**DIRECTION**
How would you condense the paragraph beginning "Across Sydney and Melbourne" in the text on DEI and antisemitism into one shorter sentence that keeps its main facts?

**TEXT**
========
Shane Shmuel

DEI and the Normalization of Hate in the West

Diversity, Equity and Inclusion (DEI) has become the moral currency of modern Australia. From boardrooms to classrooms, government departments to universities, no institution dares operate without proclaiming its commitment to inclusion and respect.

But between the polished language of policy and the reality on our streets, something has gone badly wrong. Antisemitism, that ancient hatred we swore would never return is back, louder and more brazen than it has been in decades. Hate speech, once confined to the internet’s underbelly, is now shouted openly and excused as “free expression.”

Across Sydney and Melbourne, antisemitic chants have echoed from the Opera House to the Harbour Bridge, becoming a routine feature of city protests. We’ve even reached the point where a neo-Nazi rally in Sydney, explicitly targeting Jews, barely provokes outrage, a chilling sign of how normalized hate has become.
========
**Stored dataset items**
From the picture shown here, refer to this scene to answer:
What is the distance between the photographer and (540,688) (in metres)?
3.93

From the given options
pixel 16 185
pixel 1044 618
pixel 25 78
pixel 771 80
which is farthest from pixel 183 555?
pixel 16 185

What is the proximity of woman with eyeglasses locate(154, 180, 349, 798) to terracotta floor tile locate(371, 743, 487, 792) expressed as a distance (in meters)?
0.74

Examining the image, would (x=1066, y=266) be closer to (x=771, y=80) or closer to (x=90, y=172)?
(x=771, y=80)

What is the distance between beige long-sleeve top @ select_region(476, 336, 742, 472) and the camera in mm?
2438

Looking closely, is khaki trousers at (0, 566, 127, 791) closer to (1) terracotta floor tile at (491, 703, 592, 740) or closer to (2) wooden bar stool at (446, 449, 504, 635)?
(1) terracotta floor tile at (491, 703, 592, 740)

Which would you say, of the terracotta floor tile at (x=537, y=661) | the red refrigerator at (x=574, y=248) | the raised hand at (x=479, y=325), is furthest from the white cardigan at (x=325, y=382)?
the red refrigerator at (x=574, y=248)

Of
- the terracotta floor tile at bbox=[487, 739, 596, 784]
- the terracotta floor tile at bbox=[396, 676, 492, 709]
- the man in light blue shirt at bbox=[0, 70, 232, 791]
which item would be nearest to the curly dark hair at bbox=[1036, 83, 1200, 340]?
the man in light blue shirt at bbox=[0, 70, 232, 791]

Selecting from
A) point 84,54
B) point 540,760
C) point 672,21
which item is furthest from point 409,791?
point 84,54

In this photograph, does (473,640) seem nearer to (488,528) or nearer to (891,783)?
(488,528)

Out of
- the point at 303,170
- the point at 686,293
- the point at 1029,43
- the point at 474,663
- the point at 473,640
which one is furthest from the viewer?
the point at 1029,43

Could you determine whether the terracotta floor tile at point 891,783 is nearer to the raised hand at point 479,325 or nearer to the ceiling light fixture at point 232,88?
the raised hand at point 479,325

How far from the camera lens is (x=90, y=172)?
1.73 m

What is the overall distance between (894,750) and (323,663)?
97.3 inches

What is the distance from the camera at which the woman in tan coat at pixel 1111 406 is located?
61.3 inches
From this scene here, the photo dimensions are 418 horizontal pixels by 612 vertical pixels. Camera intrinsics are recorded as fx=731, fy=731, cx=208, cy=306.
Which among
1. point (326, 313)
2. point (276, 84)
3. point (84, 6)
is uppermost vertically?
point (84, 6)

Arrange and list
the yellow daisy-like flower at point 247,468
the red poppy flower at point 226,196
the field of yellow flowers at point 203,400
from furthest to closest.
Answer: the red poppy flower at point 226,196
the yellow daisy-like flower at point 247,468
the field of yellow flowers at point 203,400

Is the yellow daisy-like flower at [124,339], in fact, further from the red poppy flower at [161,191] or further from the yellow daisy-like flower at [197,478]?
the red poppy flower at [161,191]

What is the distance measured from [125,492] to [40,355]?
========
**CORRECT OUTPUT**
In Sydney and Melbourne, antisemitic chants heard from the Opera House to the Harbour Bridge have become routine at city protests, and a Sydney neo-Nazi rally explicitly targeting Jews drew little outrage, a sign of how normalized hate has become.